Making Lists [Rest]
“Sleep and rest don’t always look the same!” I caught myself saying to a friend over the last week who told me I looked tired [we always love to hear that one]. It came from a place of concern, but was received with a spirit of just being condescended towards…and I didn’t like hearing it from myself, but I realized yet again what’s been keeping me from living in fullness is oftentimes my own resistance to what rest is.
…funny how that works.
To let you in on a little bit of my life lately, I had another good friend come up to me around 8.30 at night when we were wrapping up a church gathering and said, “Sierra, I know you’re a 90 year old woman trapped in the body of a twenty-six year old - so what time do you want to leave?”
My first instinct was to laugh. Then I got home and thought, “Man, if I’ve been able to hide that for the last three years (to be frank, I thought I was doing a pretty dang good job).. and_____ picked up on it, I should probably see someone about why I’m suffering from brain fog, and skin issues, and my communication levels seem at an all-time low.”
Long story short (truly), turns out my cortisol levels were at an all time high from having mold attack my nervous system the last three years. Go figure. The next steps were to reduce immediate stress from my life (goodbye coffee and a few choice relationships), to detoxify (hello epsom salt and bone broth), and to work on incorporating rest into my daily life (changing what I saw as “rest” - an active run - to something slightly less taxing - i.e., more pilates and meditation). The first two, I succeeded incredibly at. The latter…I mean, it’s hard when your life never stops until your body makes you stop. There’s always one more deadline, one more person to listen to, one more problem to solve, one more job to do, more bills to pay. And then I got pneumonia, and my body stopped for me.
So rest. I’ve always been a doer, but as a type nine, I have always always always craved my rest (even though that often looks different to others’ interpretations of it). But to be honest, I’ve never learned how to switch my brain off - we’ve gotten better over the last four or five years - but completely, it takes an overhaul or something pretty interesting to remove me from my place of busy-ness. Since I’ve always been a doer and a writer, you’d think I would always have been a list-maker, or at least a believer in the list, right? Wrong. It’s only in my routine to have less to think about that I’ve learnt the beauty of making lists.
We live in a world that’s inundated almost constantly with the beauty of the fast-paced life: the mindset of, if you’re not busy doing things, you must be boring. If you’re not working a 9-5 and maxing out your hours, you must be doing something wrong. The reality is, we live in that same world that’s been around over several thousand years, and with all of our technology, we’ve been given the opportunity to work more and harder and faster than previous generations. What once took one person hours or weeks to do can now be accomplished in a few minutes and clicks of a button. Somehow, that’s incorporated itself into our lives as a way to create more work, when it should have translated to us doing less (commence the shock and awe) - and in so doing, create more stress.
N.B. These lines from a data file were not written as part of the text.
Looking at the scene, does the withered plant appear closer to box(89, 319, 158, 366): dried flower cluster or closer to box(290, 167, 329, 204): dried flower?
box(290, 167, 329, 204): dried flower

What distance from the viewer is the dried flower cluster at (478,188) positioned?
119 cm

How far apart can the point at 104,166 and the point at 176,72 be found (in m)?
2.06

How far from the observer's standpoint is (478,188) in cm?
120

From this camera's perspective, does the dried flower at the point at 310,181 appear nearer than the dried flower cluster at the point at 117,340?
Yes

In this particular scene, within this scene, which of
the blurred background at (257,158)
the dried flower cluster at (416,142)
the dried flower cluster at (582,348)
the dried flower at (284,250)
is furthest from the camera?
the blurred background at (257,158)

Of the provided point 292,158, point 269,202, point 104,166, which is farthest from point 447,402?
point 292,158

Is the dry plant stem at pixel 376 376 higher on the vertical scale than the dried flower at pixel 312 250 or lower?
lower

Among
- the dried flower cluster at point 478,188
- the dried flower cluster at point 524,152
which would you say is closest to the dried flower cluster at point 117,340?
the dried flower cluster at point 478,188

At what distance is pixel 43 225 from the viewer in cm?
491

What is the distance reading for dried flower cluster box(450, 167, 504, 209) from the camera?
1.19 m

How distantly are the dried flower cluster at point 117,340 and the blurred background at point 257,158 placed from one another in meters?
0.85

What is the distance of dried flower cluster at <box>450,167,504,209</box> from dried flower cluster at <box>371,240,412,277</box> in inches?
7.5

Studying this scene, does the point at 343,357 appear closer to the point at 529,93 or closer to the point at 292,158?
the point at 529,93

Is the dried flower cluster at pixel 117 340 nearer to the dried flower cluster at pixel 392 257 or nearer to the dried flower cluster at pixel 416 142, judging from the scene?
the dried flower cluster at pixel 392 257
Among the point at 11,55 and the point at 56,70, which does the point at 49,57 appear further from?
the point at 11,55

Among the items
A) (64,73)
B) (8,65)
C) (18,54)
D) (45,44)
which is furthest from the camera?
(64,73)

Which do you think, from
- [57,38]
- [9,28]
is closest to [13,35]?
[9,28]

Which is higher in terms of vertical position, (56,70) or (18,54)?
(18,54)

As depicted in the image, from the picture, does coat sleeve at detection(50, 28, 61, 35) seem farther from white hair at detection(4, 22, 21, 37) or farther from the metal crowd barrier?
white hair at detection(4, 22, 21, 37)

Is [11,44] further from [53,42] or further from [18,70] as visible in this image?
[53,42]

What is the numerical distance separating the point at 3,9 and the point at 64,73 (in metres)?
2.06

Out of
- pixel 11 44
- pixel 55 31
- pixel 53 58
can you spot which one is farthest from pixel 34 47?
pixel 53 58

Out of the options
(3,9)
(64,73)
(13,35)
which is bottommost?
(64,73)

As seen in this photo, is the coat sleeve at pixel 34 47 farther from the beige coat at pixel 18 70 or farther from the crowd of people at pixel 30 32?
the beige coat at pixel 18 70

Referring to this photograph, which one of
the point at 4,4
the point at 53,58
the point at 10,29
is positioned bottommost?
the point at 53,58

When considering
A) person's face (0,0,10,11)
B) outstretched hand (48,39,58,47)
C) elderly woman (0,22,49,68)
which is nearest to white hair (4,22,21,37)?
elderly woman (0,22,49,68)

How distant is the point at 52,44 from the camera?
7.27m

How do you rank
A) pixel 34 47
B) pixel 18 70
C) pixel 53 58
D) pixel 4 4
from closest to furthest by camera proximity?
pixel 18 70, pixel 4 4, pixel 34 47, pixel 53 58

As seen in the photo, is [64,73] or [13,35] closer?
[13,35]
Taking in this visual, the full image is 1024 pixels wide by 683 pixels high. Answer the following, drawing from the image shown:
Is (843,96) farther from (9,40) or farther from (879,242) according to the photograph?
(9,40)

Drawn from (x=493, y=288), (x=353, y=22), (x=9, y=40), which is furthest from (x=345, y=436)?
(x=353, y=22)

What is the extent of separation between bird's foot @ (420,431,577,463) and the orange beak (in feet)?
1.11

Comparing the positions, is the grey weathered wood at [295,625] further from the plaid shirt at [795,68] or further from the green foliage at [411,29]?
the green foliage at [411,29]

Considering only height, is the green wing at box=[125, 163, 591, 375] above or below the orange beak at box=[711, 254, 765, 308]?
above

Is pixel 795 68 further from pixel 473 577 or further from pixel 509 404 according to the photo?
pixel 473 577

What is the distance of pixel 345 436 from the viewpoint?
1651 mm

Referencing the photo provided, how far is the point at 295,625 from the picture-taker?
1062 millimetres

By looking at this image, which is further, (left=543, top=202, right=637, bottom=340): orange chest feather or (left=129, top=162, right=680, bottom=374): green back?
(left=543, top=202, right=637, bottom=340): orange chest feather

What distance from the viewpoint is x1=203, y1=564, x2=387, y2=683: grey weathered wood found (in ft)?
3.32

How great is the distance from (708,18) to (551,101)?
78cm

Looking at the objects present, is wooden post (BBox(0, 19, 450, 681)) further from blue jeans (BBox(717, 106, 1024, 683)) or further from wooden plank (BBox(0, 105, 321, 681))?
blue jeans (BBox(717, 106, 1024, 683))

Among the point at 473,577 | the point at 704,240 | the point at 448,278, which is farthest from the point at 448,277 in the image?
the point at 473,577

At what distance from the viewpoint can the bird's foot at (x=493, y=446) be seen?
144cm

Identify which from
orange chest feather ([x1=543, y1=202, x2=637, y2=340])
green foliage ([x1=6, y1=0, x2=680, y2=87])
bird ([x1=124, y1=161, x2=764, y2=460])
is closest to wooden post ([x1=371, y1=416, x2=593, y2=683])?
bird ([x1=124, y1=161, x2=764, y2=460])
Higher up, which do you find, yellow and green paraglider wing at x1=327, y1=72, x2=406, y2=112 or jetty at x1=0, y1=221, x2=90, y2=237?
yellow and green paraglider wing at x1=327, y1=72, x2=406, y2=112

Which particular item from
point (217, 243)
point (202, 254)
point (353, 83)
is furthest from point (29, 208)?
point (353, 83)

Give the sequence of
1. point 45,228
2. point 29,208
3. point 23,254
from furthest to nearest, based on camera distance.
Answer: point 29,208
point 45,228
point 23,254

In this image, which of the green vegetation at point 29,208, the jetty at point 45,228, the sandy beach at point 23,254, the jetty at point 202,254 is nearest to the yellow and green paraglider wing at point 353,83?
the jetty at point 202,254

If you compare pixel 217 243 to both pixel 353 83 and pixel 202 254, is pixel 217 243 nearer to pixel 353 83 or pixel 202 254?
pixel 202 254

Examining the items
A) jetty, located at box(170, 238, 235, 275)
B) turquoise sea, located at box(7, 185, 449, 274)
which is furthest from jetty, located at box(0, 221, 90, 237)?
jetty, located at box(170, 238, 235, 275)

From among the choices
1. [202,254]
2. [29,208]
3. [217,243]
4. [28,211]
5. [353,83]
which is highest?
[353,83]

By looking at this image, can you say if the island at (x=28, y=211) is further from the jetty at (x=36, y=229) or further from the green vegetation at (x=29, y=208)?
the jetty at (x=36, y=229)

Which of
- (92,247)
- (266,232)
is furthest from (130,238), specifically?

Enter, the simple, humble list. Grocery lists have been my favourite way to organize heaps of information in regards to personal health and hormone tracking - what I’m supposed to eat when, on a little note in my phone. But then, it’s become a little weekly priority list: do I need to meet with this person, or do I need to write this email/text this message? What’s higher on the priority list? Who is higher on the priority list; and I know that can be a snobby way to think about it - but in my mind, I know when I look at my week that there are some last-minute spontaneous decisions that I can make much more freely knowing that pieces of an overly-complicated life are in their place because of a list. They help to give our mind a break instead of secretly multi-tasking in the background of a conversation with a friend, or in the middle of a date. This preparation for rest allows you to swap into rest mode and actually focus on the people you care about (yourself included), which allows for deeper connection and actual space for your mental capacity to rest and emotional and spiritual and physical capacity to take over.
Whether it’s the satisfaction of the checklist, the mental irritation that comes with organization, or the liberty of letting some things not be in your control all the time, there’s benefits. And to quote my mother…rest is preparation for what’s to come. What’s more exciting than that?